The new novel also explores grief, loss, and trauma through both the supernatural and "normal":

  • How do grief and loss manifest in multiple worlds, such as the world of the soil microbiome, our human bodies, the metaphysical, and the plant world?

  • How can we explore grief and trauma that are intimately connected to ecocide intertwined with racial and reproductive violence?

  • What happens when human beings cannot grow as their biodynamic authentic selves, but instead, gestate in a system in which monoculturalism is both cultivated and normalized...and is falsely narrated as Black liberation?

LGBTQ Youth and Black Experience

In 2024, Dr. Harper’s latest novel will be published, called Potato Chips & Wine: A 90s Queer Teen Romance. In the book, the protagonist Pearl Marie Thomas is a Black girl in a rural and mostly white county of New England. The year is 1996. All Pearl wants is to find love and the perfect vegan meal without her pious mother bothering her about her 'unkempt dreadlock' hair style, or her stepfather reminding her that unless she 'behaves', she cannot attend the women's college of her dreams: Smith College. In the closet, required to attend a Catholic High school, daydreaming about sultry romance scenarios with girls she'll never have, and being guided by the literary ghosts of Audre Lorde, Pearl unexpectedly meets Ramona Lee, a Korean-American teen who captures her heart. Set to a playlist/videolist of the 1980s and 1990s, Potato Chips and Wine cleverly narrates the joys and frustrations of a Black teen girl trying to survive and find happinesses in a mainstream society of the 1990s that narrated Black people as 'born criminals' and LGBTQ people as 'sinners.'

In 2014, Dr. Harper’s social fiction novel, Scars: A Black Lesbian Experience in Rural White New England (Brill Press) was published. It interrogates how systems of oppression and power impact the life of the only Black teen, who is also lesbian, living in an all white and working class rural New England town. Dr. Harper has been invited by institutions such as University Oregon to give talks about Scars. She was honored in 2014 by Portland State University for their “Walk of Heroines” women food writers event. During that event, she narrated how she used food objects to explore the collateral damages of white supremacy in Scars and gave a mini workshop about how to explore racism for food writing.

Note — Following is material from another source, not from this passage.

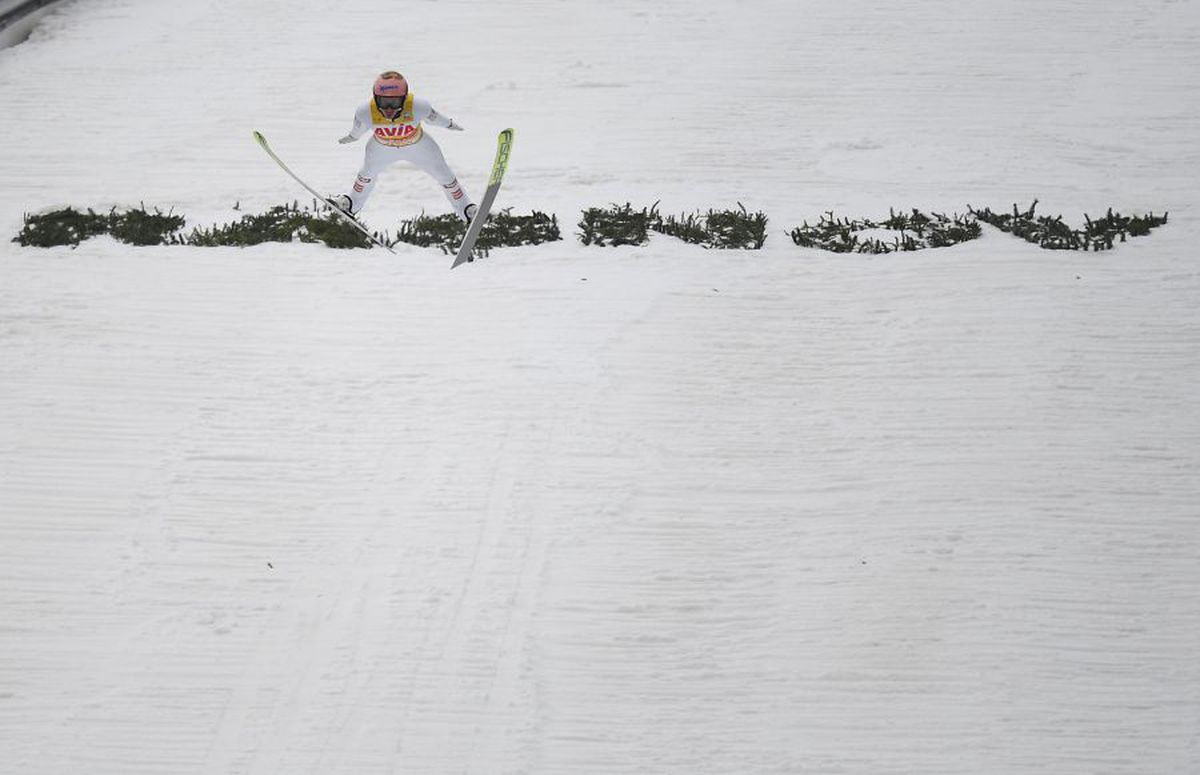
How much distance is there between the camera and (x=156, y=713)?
6.25m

Other Lecture Topics and Engagements

One of Dr. Harper’s most popular talks took place at Whidbey Institute in 2016, called Uprooting White Fragility in the Ethical Foodscape . It has been shown in universities, community organizations, and other spaces to inspire dialog and action plans around operationalizing anti-racism and gaining literacy around how systemic racism and anti-Blackness operate in even the most "ethical" and "well-intended" spaces.

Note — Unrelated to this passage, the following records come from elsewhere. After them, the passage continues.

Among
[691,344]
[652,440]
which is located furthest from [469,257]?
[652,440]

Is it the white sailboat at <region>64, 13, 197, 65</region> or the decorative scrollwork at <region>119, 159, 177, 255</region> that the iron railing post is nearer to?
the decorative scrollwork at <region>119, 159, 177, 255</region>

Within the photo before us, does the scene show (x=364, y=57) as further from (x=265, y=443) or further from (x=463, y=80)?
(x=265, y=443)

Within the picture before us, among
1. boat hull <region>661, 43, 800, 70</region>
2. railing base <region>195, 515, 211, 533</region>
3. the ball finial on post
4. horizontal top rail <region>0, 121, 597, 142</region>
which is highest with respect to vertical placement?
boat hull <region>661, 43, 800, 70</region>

In 2019, Dr. Harper gave the keynote talk at Flee Retreat, a Chairman Mom organized event. Entitled, "Anti-Racism in the Workplace: How White Women Can Be Allies to Nonwhite Women of Color," Harper received a standing ovation and piqued the interests of some of Silicon Valley's brightest womxn leaders to collaborate with Dr. Harper to help them or their organizations with inclusion, diversity, and equity. This included Kim Malone Scott, New York Times bestselling author of Radical Candor, in which Dr. Harper continues to work.

Dr. Harper has also participated in panels and joint presentations with other food and social justice leaders such as prominent vegan chef and activist Bryant Terry (Afro-Vegan, Vegan Soul Kitchen and The Inspired Vegan), food justice activist Lauren Ornelas (Food Empowerment Project), Raj Patel (author of Stuffed and Starved: The Hidden Battle for the World Food System), sociologist Alison Alkon (Black, White and Green: Farmers Markets, Race, and the Green Economy), Julie Cummins (Center for Urban Education for Sustainable Agriculture), Decolonial Food for Thought blogger Claudia Serrato and community advocate and food entrepreneur Brahm Ahmadi (People's Community Market, Oakland, CA).